§ **Required work**
Lines containing the word "granularity" are to be copied from the data below.
______
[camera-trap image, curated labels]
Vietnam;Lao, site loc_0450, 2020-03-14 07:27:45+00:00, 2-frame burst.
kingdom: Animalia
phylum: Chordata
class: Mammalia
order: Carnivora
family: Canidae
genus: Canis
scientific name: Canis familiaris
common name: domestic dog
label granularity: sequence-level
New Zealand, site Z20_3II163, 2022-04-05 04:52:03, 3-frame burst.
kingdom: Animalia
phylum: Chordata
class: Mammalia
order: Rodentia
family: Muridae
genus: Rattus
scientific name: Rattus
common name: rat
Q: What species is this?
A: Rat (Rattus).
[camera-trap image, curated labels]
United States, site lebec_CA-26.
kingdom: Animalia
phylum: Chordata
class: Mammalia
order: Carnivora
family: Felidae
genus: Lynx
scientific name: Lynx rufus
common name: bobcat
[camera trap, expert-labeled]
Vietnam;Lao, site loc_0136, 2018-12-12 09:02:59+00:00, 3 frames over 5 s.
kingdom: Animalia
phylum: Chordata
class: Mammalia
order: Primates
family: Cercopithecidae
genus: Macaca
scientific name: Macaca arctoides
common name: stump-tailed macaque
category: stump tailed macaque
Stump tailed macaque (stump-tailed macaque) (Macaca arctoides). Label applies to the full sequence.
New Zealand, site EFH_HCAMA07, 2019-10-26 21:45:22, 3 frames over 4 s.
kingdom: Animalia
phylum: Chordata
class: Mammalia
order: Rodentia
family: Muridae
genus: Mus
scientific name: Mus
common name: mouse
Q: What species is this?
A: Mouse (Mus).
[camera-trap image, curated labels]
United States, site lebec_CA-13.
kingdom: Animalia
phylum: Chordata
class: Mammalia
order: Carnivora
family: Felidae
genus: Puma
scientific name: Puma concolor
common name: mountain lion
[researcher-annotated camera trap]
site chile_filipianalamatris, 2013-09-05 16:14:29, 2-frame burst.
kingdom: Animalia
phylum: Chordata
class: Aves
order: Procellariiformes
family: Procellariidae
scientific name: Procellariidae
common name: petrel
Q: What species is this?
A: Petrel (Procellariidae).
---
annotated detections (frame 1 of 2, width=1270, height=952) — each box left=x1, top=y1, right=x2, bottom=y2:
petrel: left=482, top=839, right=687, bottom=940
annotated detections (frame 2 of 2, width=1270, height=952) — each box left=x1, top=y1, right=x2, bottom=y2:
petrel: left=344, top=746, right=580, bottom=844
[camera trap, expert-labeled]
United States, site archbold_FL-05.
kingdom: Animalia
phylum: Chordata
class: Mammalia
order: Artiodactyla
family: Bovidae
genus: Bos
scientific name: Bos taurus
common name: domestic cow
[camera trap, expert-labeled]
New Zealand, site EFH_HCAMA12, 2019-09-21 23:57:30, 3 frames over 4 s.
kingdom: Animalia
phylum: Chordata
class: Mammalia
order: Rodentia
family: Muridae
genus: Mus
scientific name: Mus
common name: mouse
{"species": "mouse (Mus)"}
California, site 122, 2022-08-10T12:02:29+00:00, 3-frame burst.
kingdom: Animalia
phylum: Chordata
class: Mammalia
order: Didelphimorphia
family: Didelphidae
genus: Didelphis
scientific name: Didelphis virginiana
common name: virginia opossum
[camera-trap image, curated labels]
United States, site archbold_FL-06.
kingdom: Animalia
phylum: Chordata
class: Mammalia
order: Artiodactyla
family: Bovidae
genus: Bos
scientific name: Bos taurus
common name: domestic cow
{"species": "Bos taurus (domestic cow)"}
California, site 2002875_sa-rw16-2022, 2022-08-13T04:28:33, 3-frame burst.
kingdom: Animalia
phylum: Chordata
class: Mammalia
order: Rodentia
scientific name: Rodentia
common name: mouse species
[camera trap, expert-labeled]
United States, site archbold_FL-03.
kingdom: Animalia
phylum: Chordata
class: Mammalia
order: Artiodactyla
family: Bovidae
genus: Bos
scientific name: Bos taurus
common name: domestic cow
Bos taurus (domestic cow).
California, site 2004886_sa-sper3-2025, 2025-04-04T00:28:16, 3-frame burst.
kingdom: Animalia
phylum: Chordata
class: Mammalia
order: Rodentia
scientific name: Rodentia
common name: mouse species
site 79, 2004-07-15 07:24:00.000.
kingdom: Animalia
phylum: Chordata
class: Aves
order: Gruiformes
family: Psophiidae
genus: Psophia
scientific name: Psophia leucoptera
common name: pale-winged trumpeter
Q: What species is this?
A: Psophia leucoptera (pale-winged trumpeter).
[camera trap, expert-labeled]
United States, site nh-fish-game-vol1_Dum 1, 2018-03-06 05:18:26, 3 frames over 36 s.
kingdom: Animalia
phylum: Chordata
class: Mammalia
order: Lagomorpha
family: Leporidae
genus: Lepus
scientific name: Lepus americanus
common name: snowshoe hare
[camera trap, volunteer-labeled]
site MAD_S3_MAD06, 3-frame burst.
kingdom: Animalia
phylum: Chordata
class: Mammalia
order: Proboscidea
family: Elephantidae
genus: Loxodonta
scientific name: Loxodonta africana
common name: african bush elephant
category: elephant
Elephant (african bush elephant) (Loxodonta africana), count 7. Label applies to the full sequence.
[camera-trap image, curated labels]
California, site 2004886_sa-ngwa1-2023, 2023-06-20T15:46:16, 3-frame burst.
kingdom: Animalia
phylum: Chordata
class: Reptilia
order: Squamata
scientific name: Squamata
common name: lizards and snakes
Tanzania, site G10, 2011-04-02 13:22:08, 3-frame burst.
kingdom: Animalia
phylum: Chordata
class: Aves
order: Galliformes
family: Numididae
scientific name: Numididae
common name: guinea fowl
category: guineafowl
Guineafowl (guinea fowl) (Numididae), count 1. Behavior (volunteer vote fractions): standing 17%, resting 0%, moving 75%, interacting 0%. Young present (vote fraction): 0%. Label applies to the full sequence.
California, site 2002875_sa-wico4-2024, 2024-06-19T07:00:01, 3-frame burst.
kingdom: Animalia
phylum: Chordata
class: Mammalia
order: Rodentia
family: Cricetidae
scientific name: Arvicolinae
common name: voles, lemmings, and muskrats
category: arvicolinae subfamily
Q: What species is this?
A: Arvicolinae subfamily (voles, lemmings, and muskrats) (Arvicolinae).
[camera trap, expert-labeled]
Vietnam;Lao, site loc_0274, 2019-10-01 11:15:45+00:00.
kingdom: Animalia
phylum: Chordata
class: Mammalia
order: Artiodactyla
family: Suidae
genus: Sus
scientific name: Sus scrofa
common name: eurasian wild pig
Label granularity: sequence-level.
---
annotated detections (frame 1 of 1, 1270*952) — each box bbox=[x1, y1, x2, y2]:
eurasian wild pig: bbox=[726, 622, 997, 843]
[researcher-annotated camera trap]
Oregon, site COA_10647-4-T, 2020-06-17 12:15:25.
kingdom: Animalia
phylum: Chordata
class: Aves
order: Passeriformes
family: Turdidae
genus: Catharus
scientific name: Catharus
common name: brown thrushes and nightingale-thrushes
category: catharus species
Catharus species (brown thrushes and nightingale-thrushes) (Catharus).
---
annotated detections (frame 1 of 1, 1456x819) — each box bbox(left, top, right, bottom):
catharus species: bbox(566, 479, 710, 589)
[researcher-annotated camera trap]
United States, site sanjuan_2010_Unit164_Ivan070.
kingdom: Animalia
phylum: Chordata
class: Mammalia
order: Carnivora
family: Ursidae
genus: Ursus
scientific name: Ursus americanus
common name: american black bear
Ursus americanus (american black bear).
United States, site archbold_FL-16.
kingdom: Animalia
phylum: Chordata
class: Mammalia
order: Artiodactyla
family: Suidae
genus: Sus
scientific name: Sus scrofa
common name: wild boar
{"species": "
______
§ **Output for this exercise**
label granularity: sequence-level
Label granularity: sequence-level.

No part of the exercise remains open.